*Exercise goal*.
Starting at the first line of the entries, extract each line up to and including the one that contains "butterfly rainbow coloring", but leave out the pictures.
START Study material
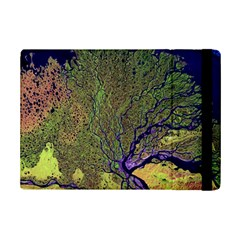 Lena River Delta A Photo Of A Colorful River Delta Taken From A Satellite Ipad Mini 2 Flip Cases by Simbadda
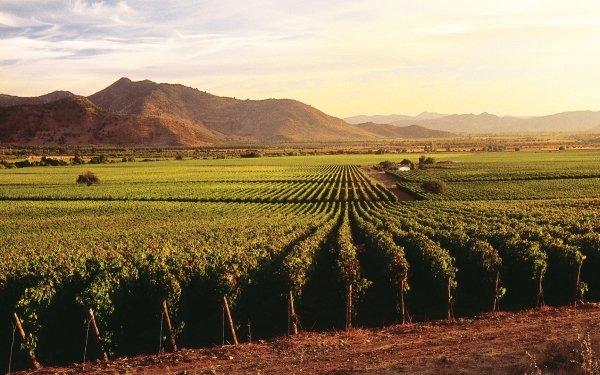Man Made Vineyard Nature Landscape HD Wallpaper   Background Image
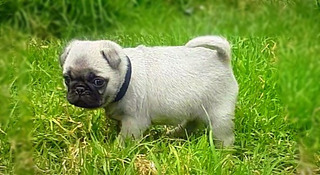 Hermosos Pug Carlino Mini Originales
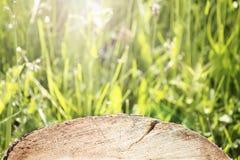 Ξύλινη προοπτική επιφάνειας κούτσουρων στο θολωμένο πράσινο υπόβαθρο λιβαδιών Στοκ φωτογραφία με δικαίωμα ελεύθερης χρήσης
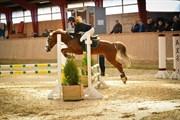Hest til salg - LAC LEMON LAKRIZ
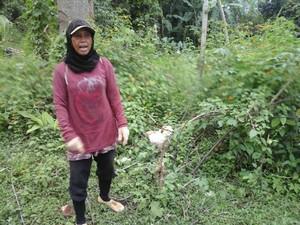 Ini Semak Belukar Tempat Bayi Ajaib Dibuang di Cianjur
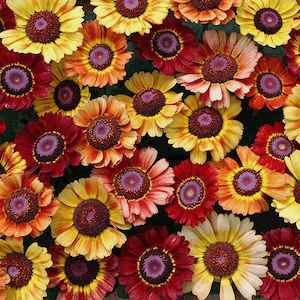 Sunset tricolor chrysanthemum seeds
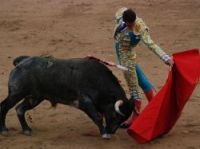 A matador before killing the bull - Photo: MarcusObal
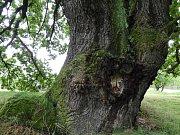 Strom v Čejkovicích nabíjí energií.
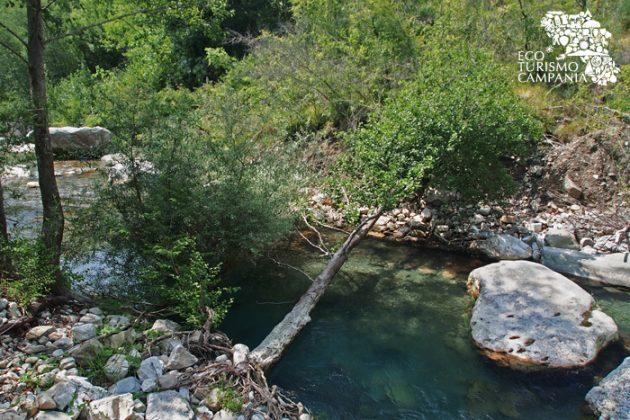 Sulla riva del fiume Sammaro (ph Gianfranco Adduci)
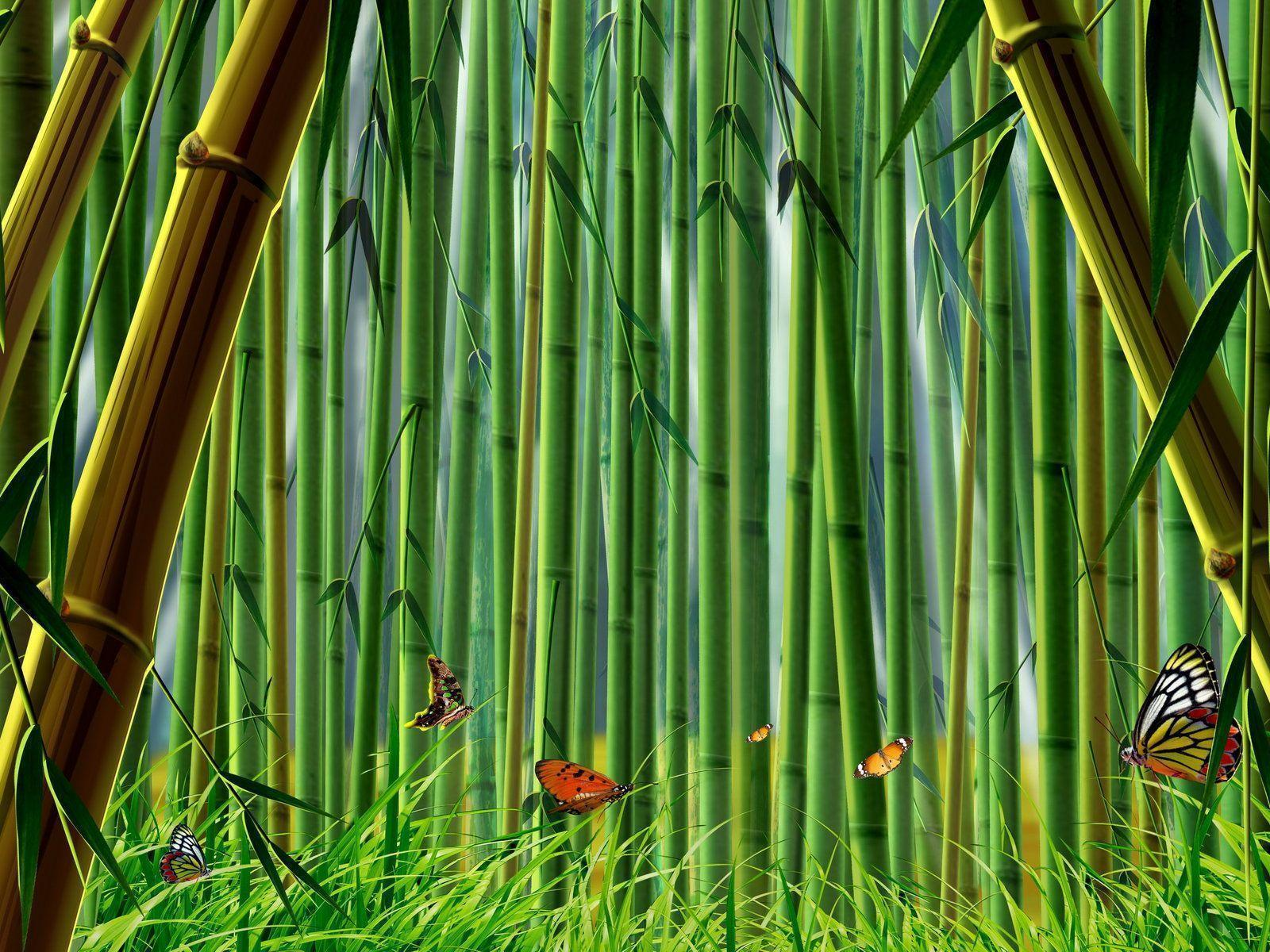 bamboo wallpaper by doantrangnguyen - photo #3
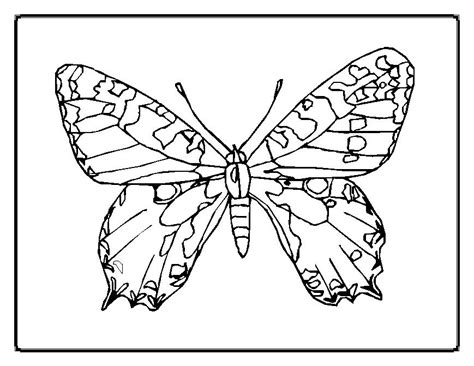 butterfly rainbow coloring page free butterfly and rainbow coloring pages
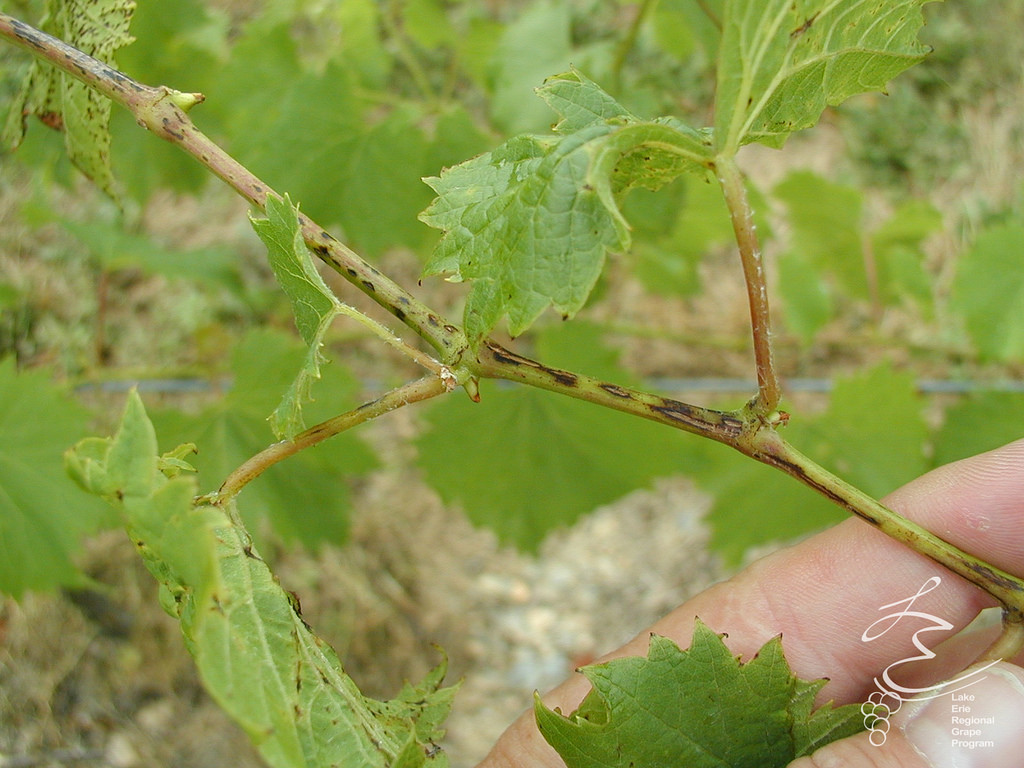 Phomopsis cane and leaf spot - Fungal.Hedged vineyards are at a particular risk of incurring economic losses, although serious problems occur regularly in hand-pruned vineyards when conditions are favorable.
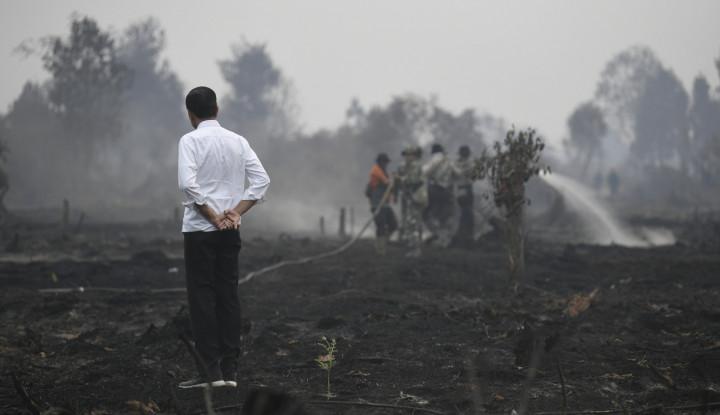 Soal Foto Jokowi Tinjau Karhutla, Yunarto Sindir Pakai Huruf Gede-Gede - Warta Ekonomi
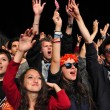 Partying people during a live concert — Stock Photo #48600759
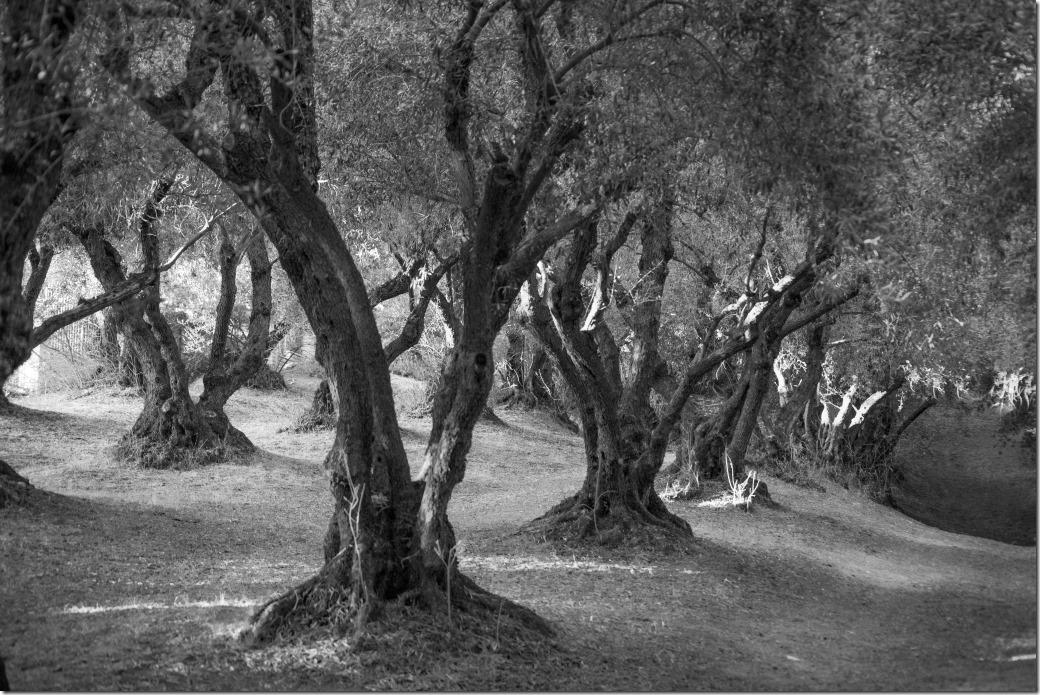Trees bw DSC_3403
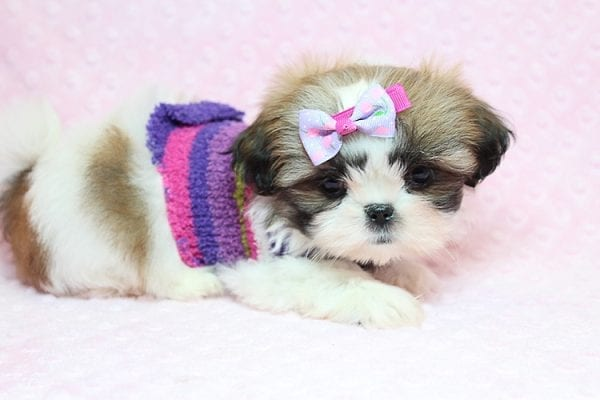 OMG - Teacup Shih Tzu Puppy has found a good loving home with April from Henderson, NV. -25226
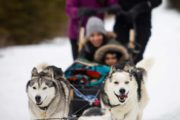 Drive your own dogsled near Canmore with transport from Banff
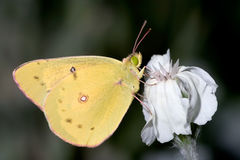 Pink Edged Sulphur Stock Photos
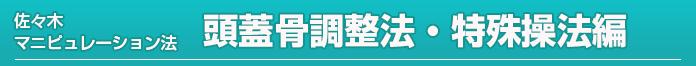 佐々木マニュピレーション法<頭蓋骨調整法・特殊操法編>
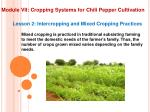 module vii cropping systems for chili pepper cultivation12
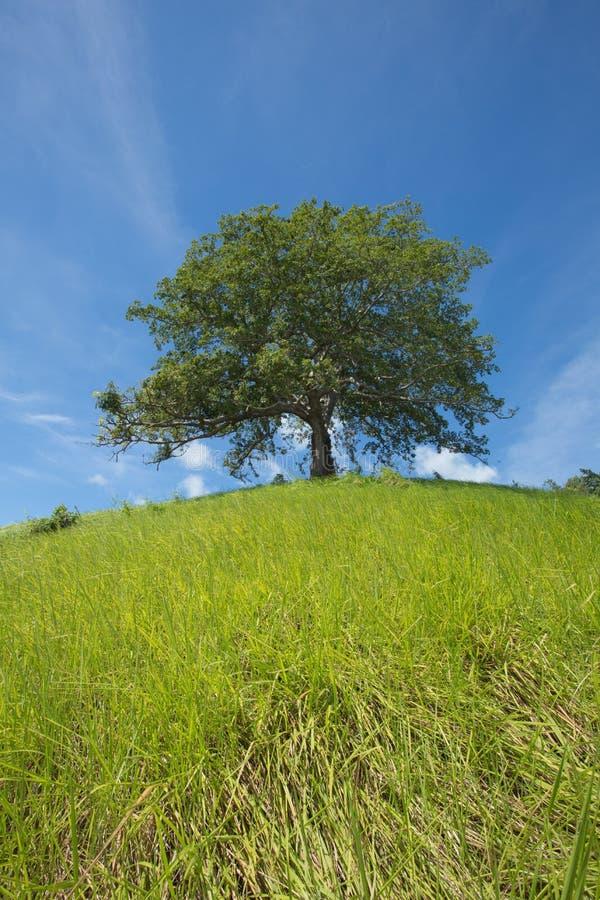 уединенное дерево стоковые изображения rf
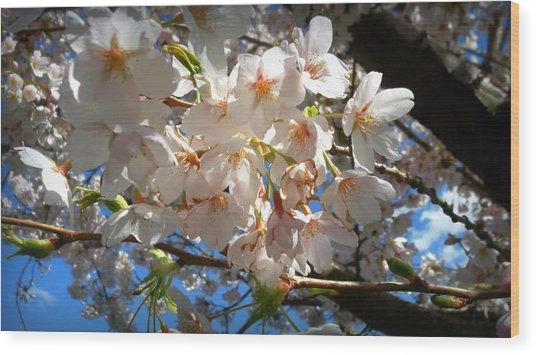 Soft Flowers Wood Print by Lee Yang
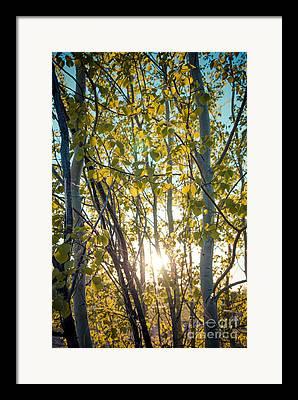 Sunflare Digital Art Framed Prints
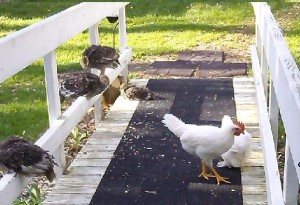 Birds on Deck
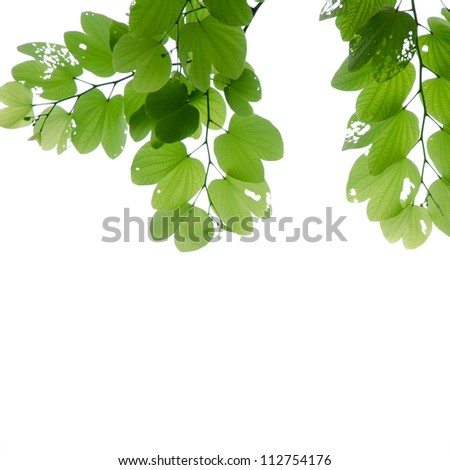 fresh green leaves isolated background
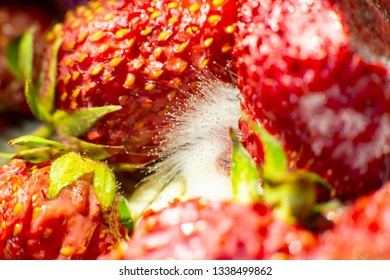 mold on strawberries. The spoiled berry has been covered with black mold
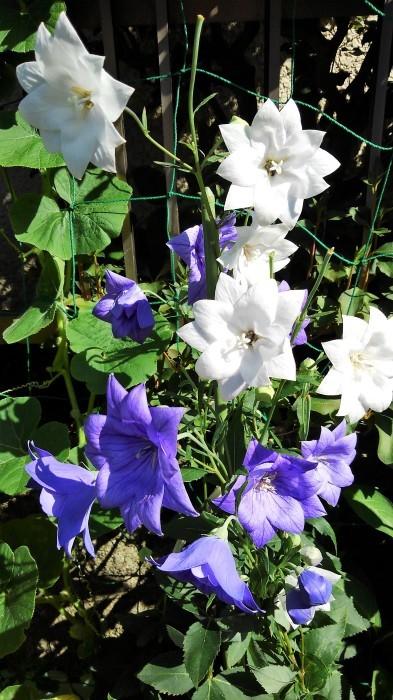 ■園芸【我が家のプランター栽培の花達色々です♪】畑もお花だらけですが^^_b0033423_23114761.jpg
END Study material
*Completed task*.
 Lena River Delta A Photo Of A Colorful River Delta Taken From A Satellite Ipad Mini 2 Flip Cases by Simbadda
Man Made Vineyard Nature Landscape HD Wallpaper   Background Image
 Hermosos Pug Carlino Mini Originales
 Ξύλινη προοπτική επιφάνειας κούτσουρων στο θολωμένο πράσινο υπόβαθρο λιβαδιών Στοκ φωτογραφία με δικαίωμα ελεύθερης χρήσης
Hest til salg - LAC LEMON LAKRIZ
 Ini Semak Belukar Tempat Bayi Ajaib Dibuang di Cianjur
 Sunset tricolor chrysanthemum seeds
 A matador before killing the bull - Photo: MarcusObal
 Strom v Čejkovicích nabíjí energií.
 Sulla riva del fiume Sammaro (ph Gianfranco Adduci)
 bamboo wallpaper by doantrangnguyen - photo #3
 butterfly rainbow coloring page free butterfly and rainbow coloring pages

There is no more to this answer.